→ **Texto proporcionado**
↓↓↓

Pero la situación no es mejor ni más esperanzadora en el resto de la tierra: hemos adelantado en la manipulación técnico-científica de la materia pero hemos retrocedido en la tarea humanizadora del hombre y de las comunidades. Así lo muestran las hambrunas, los desplazamientos forzados, las grandes oleadas migratorias, las enormes inequidades entre los pocos hombres y naciones que tienen de sobra para el lujo y el derroche y las enormes masas que no tienen nada, la corrupción administrativa campeante en los sistemas de gobierno y en las grandes corporaciones multinacionales, la violencia de mil maneras y con las más diversas motivaciones, la falta de oportunidades humanas y sociales elementales para la mayor parte de la población mundial tales como el acceso a la nutrición, a la vivienda, a la salud, a la educación, al trabajo.
Desde nuestra visión cristiana del hombre, del mundo y de su historia, este desalentador panorama hunde sus raíces en el pecado que es el odio, la injusticia, la avaricia desmedida y el hedonismo de una cultura que privilegia la sabiduría del mundo sobre la sabiduría del Reinado de Dios, que da las espaldas a Dios para que primen los caprichos mezquinos del hombre sobre su voluntad creadora, paternal y misericordiosa.
Pero es en esta misma realidad inhumana e injusta en la que los cristianos tenemos que preguntarnos por el legado de Jesús de Nazareth en la vida de los creyentes, por la presencia de los valores del evangelio en el mundo, por el fermento en la masa, por la eficacia de la tarea evangelizadora de la Iglesia. Esta realidad carente de la luz del evangelio lejos de amilanarnos nos desafía, desde la Pascua de Cristo, a construir la pascua del mundo: paso de las tinieblas a la luz, del desamor al amor, de la no aceptación de las diferencias a la reconciliación en el dialogo fraterno, del apego a lo temporal al anhelo de lo eterno, de lo corrupto y corruptible a lo nuevo y trascendente, de la muerte en mil formas a la vida abundante que Dios nos ofrece en el Resucitado.
Entonces hoy, más que nunca, cobra significado la celebración de la Resurrección de Cristo como desafío a los cristianos y a todos los hombres y mujeres de buena voluntad para construir, con los criterios del Reinado de Dios, el mundo nuevo que anhelamos y la tierra nueva que esperamos como espacio/ tiempo posible para las futuras generaciones.

↑↑↑

→ **Requisitos del ejercicio**
Reescriba en forma de lista el párrafo del texto que comienza con «Pero la situación no es mejor» y conserve sus datos principales. Las entradas no guardan relación alguna con el texto.

→ **Datos mostrados**
↓↓↓

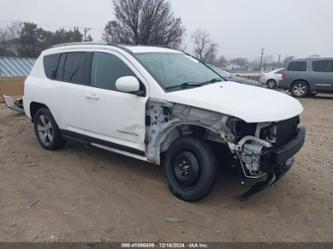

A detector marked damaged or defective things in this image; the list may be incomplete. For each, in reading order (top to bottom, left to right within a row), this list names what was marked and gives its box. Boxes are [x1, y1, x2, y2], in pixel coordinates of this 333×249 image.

damaged front end [144, 99, 304, 200]
crushed hood [166, 82, 304, 123]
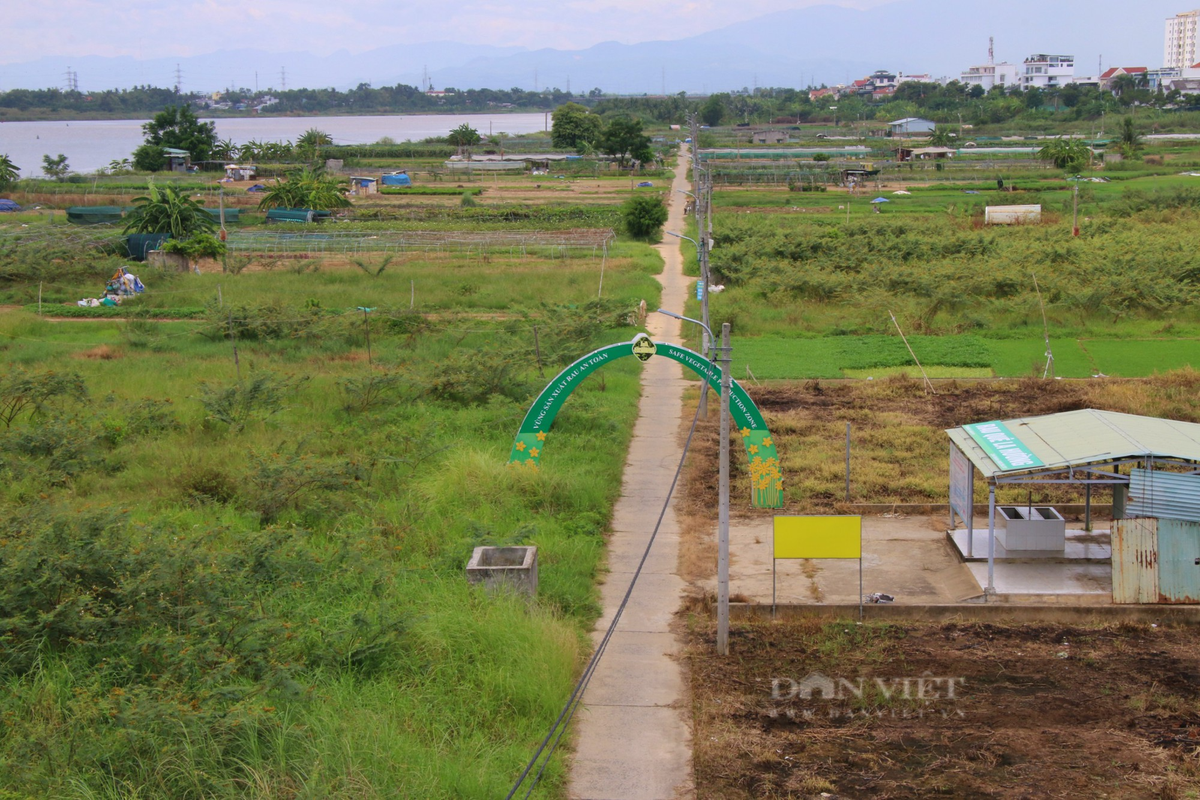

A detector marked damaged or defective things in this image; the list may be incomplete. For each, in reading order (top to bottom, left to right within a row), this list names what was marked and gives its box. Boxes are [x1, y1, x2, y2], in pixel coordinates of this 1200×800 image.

rusty container door [1108, 515, 1156, 604]
rusty container door [1156, 515, 1195, 604]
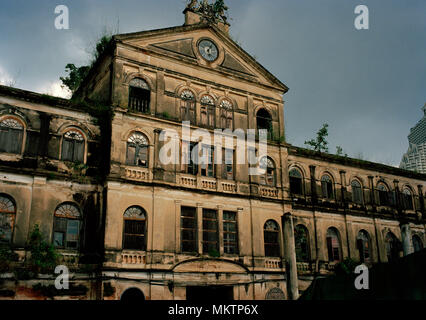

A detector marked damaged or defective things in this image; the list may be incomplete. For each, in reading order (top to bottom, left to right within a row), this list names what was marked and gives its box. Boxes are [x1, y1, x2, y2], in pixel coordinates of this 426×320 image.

broken window [128, 78, 151, 114]
broken window [0, 117, 23, 154]
broken window [60, 129, 85, 162]
broken window [125, 132, 149, 168]
broken window [52, 202, 81, 250]
broken window [123, 206, 146, 251]
broken window [262, 220, 280, 258]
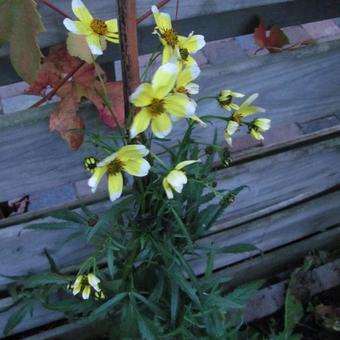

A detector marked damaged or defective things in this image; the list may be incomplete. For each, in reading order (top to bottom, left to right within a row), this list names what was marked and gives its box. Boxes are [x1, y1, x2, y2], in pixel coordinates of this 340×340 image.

rusty pole [115, 0, 139, 120]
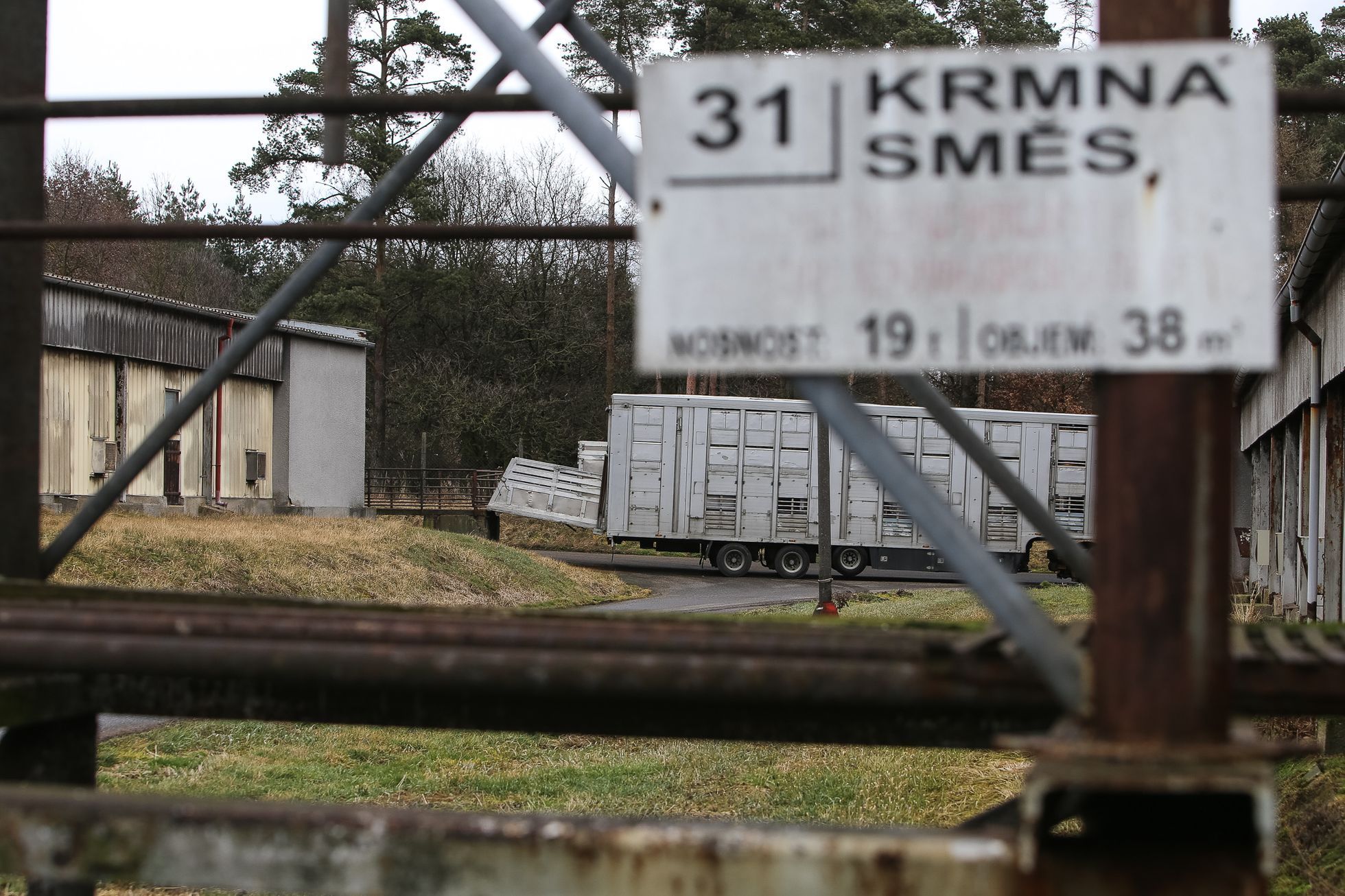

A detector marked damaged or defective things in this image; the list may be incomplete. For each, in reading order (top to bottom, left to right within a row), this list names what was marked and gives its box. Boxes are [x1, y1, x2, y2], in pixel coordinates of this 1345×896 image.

rusty metal pole [0, 1, 97, 893]
rusty metal pole [1092, 3, 1232, 737]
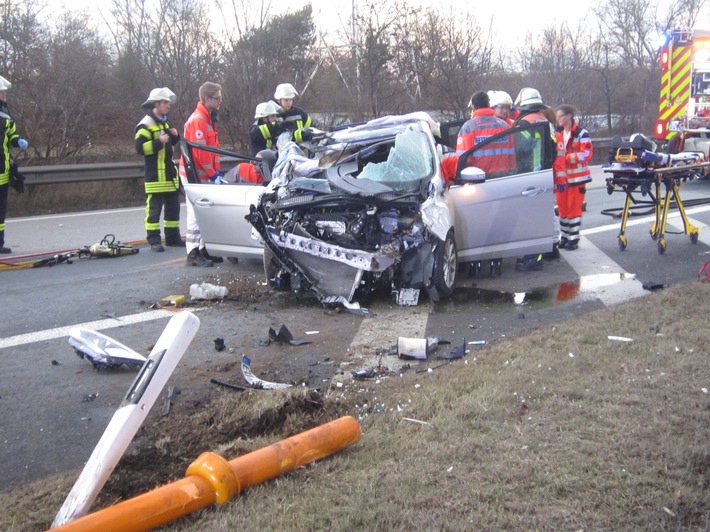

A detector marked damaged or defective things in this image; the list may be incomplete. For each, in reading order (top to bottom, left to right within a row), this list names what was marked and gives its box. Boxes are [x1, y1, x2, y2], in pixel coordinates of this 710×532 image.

severely damaged car [182, 114, 556, 306]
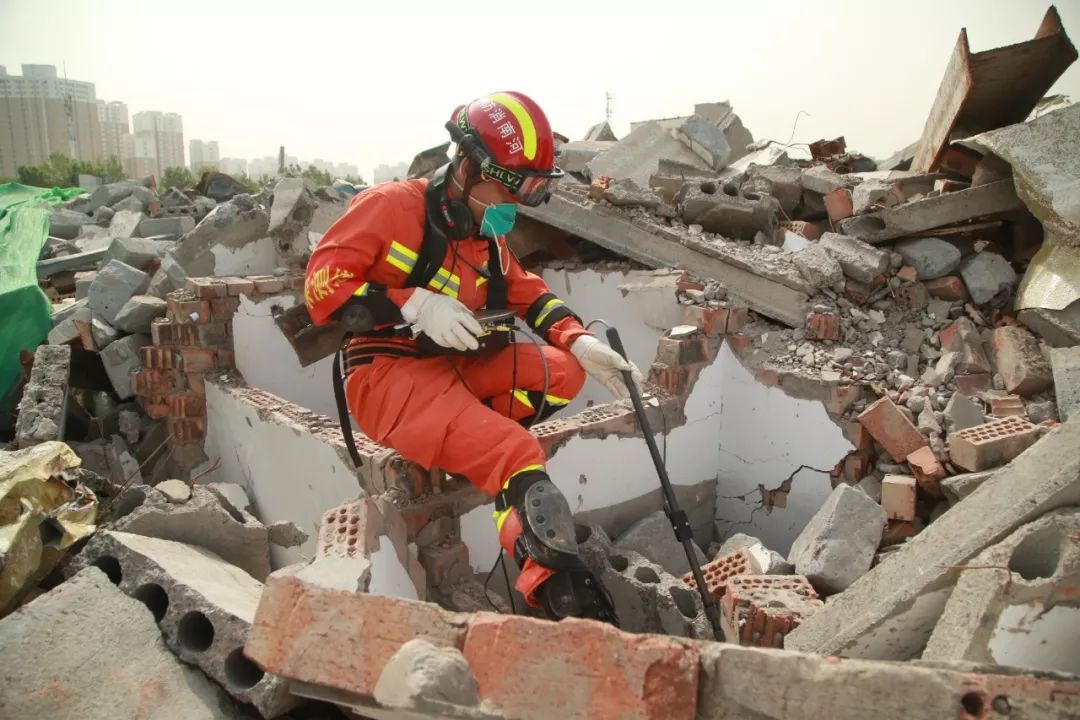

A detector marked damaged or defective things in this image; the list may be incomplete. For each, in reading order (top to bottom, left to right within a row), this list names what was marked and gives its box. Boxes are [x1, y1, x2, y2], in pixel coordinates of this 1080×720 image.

broken brick [804, 310, 840, 342]
broken brick [860, 394, 928, 462]
broken brick [948, 416, 1040, 472]
broken brick [904, 448, 944, 498]
broken brick [462, 612, 696, 720]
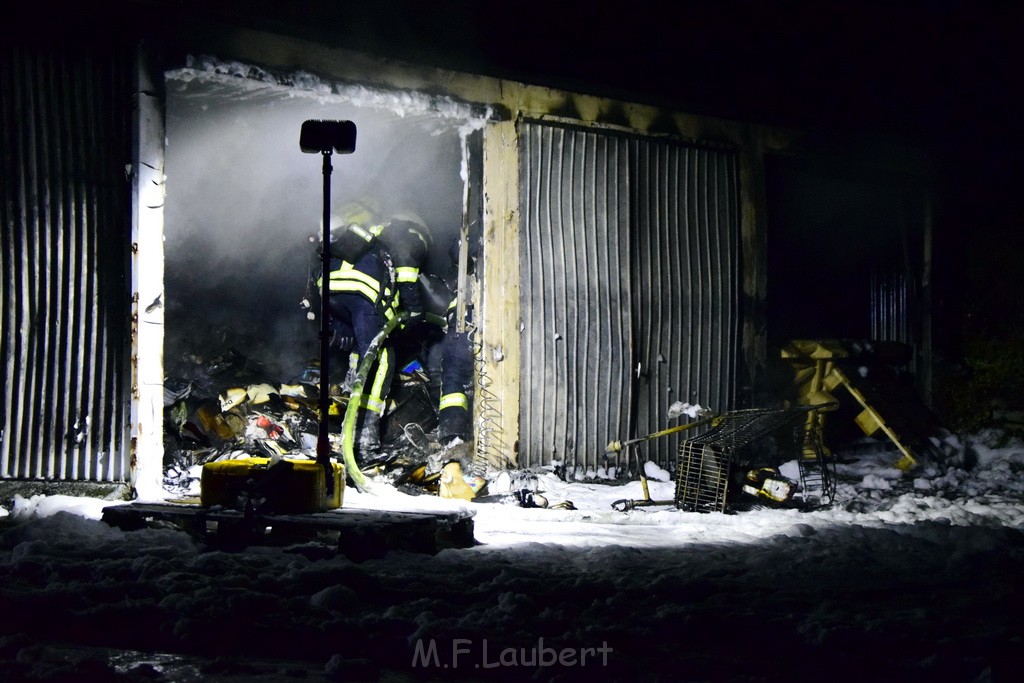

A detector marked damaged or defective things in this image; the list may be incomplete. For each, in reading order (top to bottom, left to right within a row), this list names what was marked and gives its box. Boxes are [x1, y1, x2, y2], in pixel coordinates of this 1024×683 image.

↑↑↑

→ **Respuesta del ejercicio**
- Panorama general: en el resto de la tierra la situación no es mejor ni más esperanzadora.
- Contraste: se ha adelantado en la manipulación técnico-científica de la materia, pero se ha retrocedido en la tarea humanizadora del hombre y de las comunidades.
- Muestras de ese retroceso:
  - hambrunas
  - desplazamientos forzados
  - grandes oleadas migratorias
  - enormes inequidades entre los pocos hombres y naciones que tienen de sobra para el lujo y el derroche y las enormes masas que no tienen nada
  - corrupción administrativa en los sistemas de gobierno y en las grandes corporaciones multinacionales
  - violencia de mil maneras y con las más diversas motivaciones
  - falta de oportunidades humanas y sociales elementales para la mayor parte de la población mundial: acceso a la nutrición, a la vivienda, a la salud, a la educación y al trabajo